Но если мы понимаем под либерализмом мировоззрение, которое базируется на релятивности всех истин, которое признаёт относительными все истины, кроме одной, что все истины относительны, то такое мировоззрение с христианством не сочетаемо. Невозможно быть в Церкви и при этом брать какие-то кусочки христианства только для себя. Предположим, «Евангелие я признаю, а Предание церковное нет. Для меня Вселенские Соборы — это какие-то собрания людей, которые могли заблуждаться. Я из Евангельской этики принцип «не убий» принимаю, а принцип «почитай отца и мать» — нет. Он к 21 веку не относится. Я слова апостола Павла о том, что мужеложники Царствия божьего не наследуют, понимаю в историко-культурном контексте. Вот в 1 веке, да, а в 21, извините, Элтон Джон, как же он не наследует».
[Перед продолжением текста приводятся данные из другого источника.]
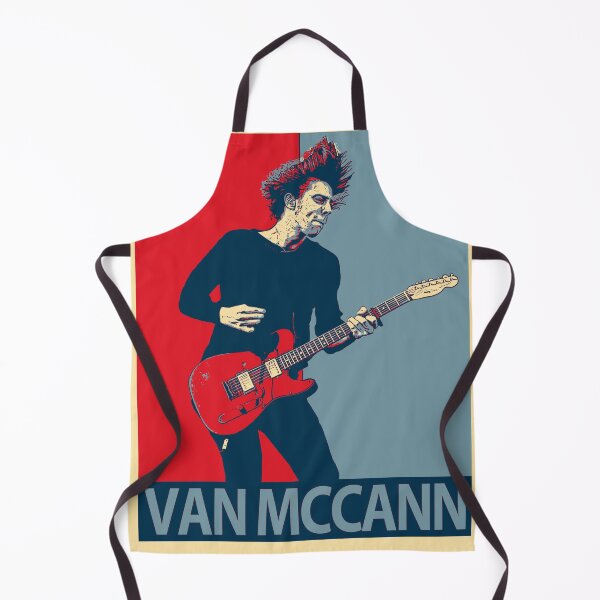 Item preview, Van Mccann designed and sold by JacquesStudio.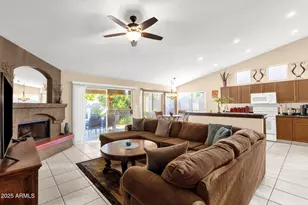 4790 W Geronimo St, Chandler, AZ 85226 - Photo 17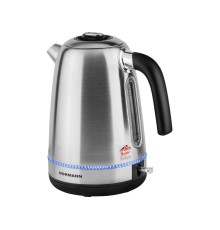 Электрочайник Normann AKL-143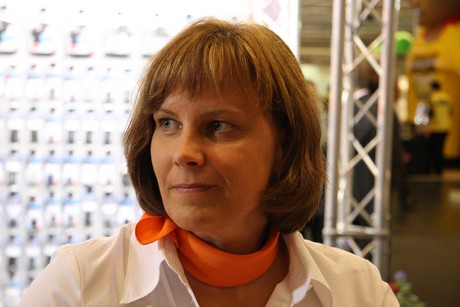 photokina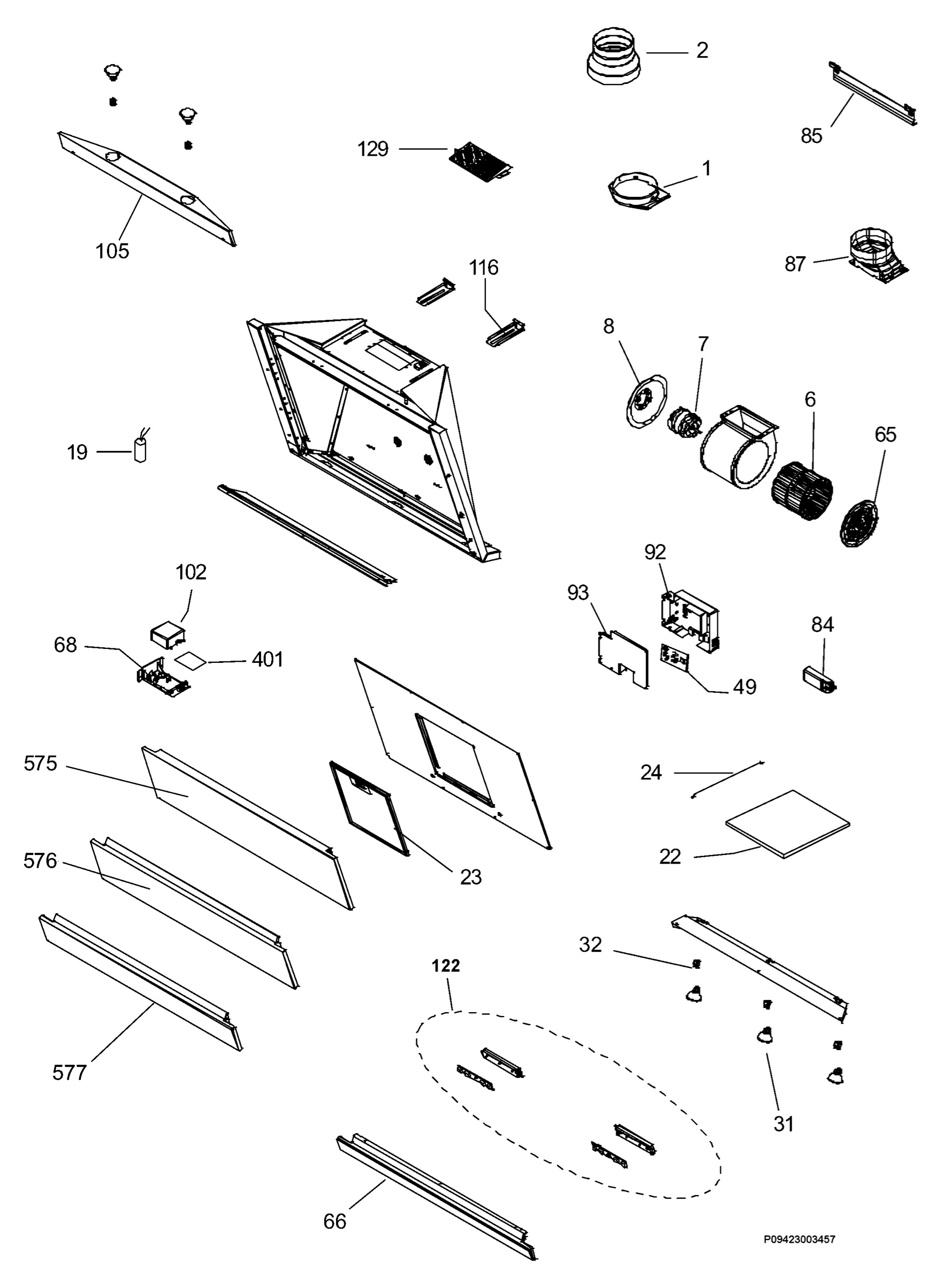 Section 1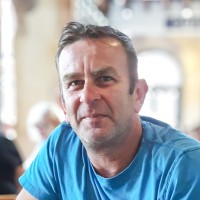 David Lever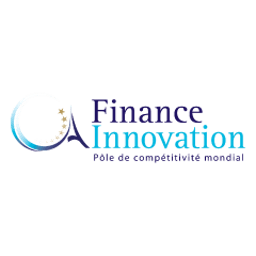 Finance Innovation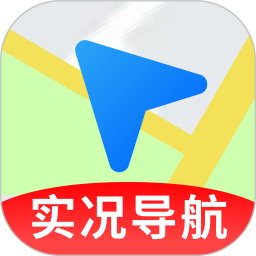 极简导航专家2025官方新版图标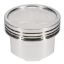 Picture of JE Pistons Engine Piston Kit - 220156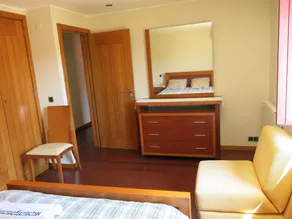 Casa Dos Tinocos - Image 2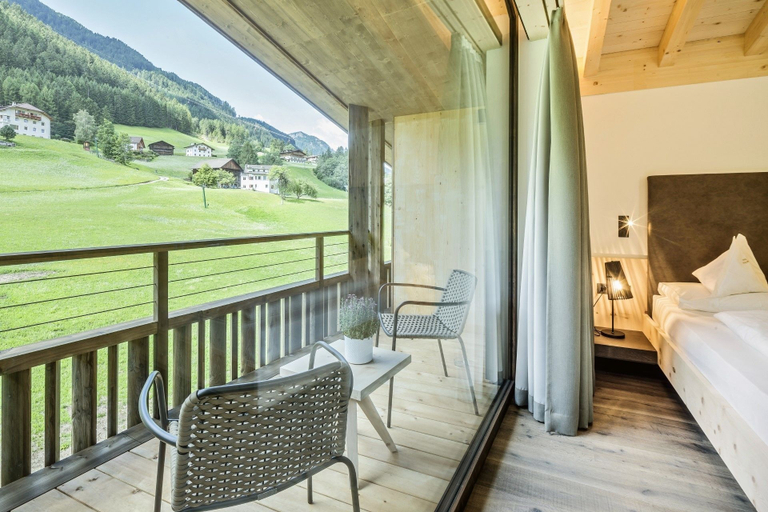Others 5, Garni Hotel Pra Palmer, Bolzano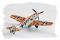 Bf109E-4/7 (Hobby Boss 80254) 1/72 Bf109E-4/7 (Hobby Boss 80254) 1/72
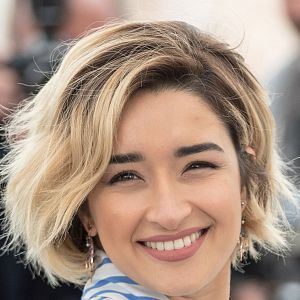 Foto Shirine Boutella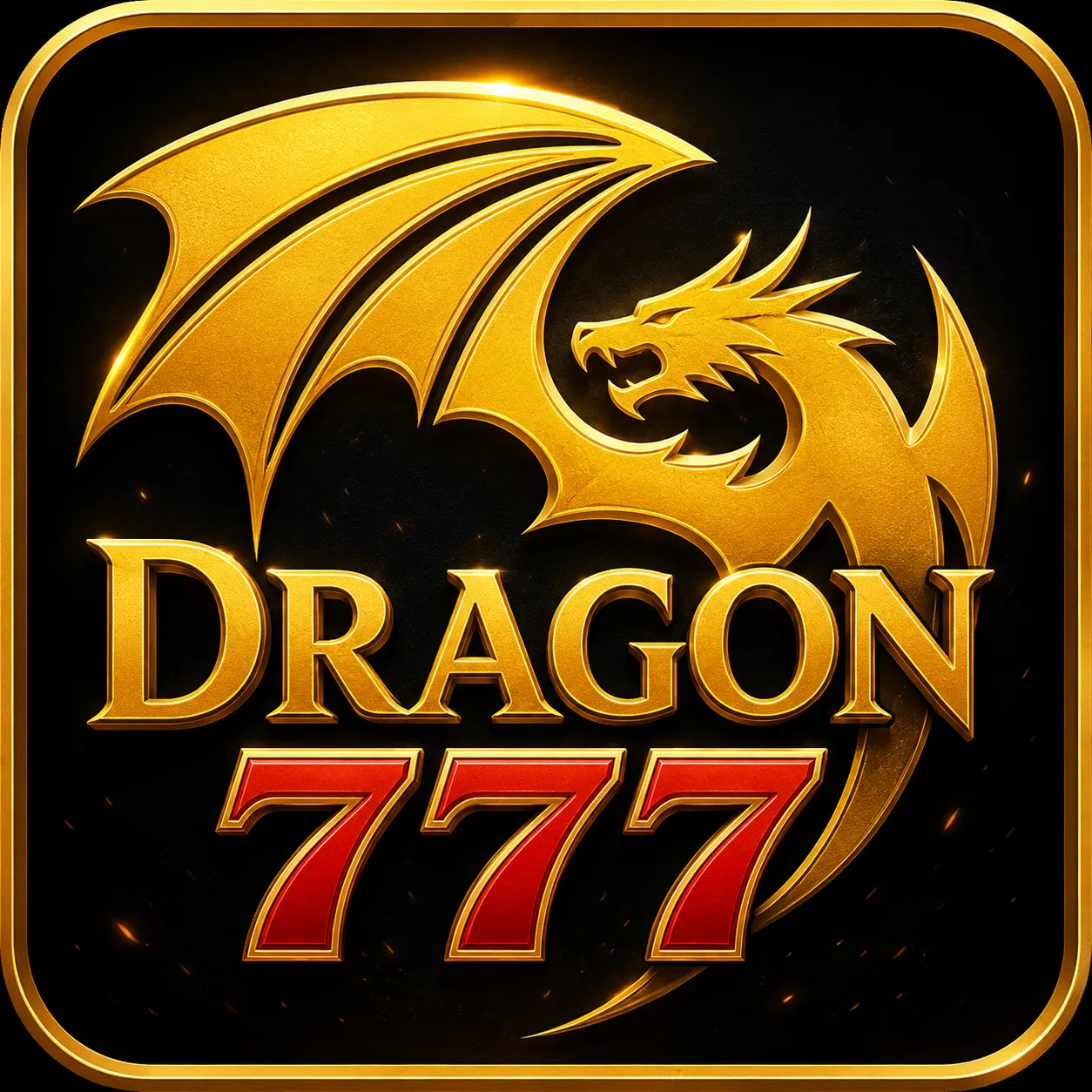 dragon777 Terbaru: Download APK dan Info Lengkap dan idnscore: Rangkuman Brand yang Banyak Dicari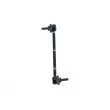 Entretoise/tige, stabilisateur NRF 823005 - Visuel 1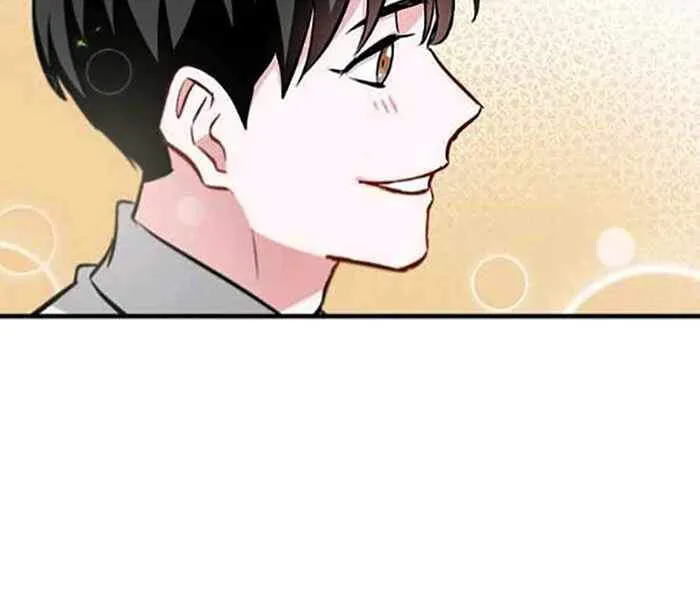 Trang 137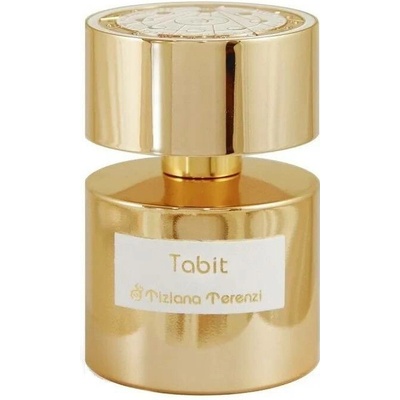 Tiziana Terenzi Tabit parfémovaná voda unisex 100 ml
Подобного рода либерализм, действительно, с православным вероучением и с православными ценностями церковного бытия не совместим.

— В этом смысле расслоение как политической структуре Церкви не грозит?

— Не вижу угрозы политических разделений. Да, можно видеть, что большинство церковных людей стоит на антиреволюционных позициях за эволюционный путь развития. Да, для большинства иерархов и священнослужителей стабильность в современной России, при всех минусах, которые мы видим в современной действительности: коррупционной составляющей, частой неискренности властей предержащих, всё же является большей ценностью по сравнению с теми угрозами бунтов, которые выдвигаются оппонентами этой стабильности. Но никто не скажет человеку из-за того, что он поддерживает другие общественные партии или движения или, предположим, убеждён, что на смену нынешней политической партии, преобладающей в парламенте, должна прийти другая политическая партия, и что на этом основании он не может быть православным христианином — это абсурд.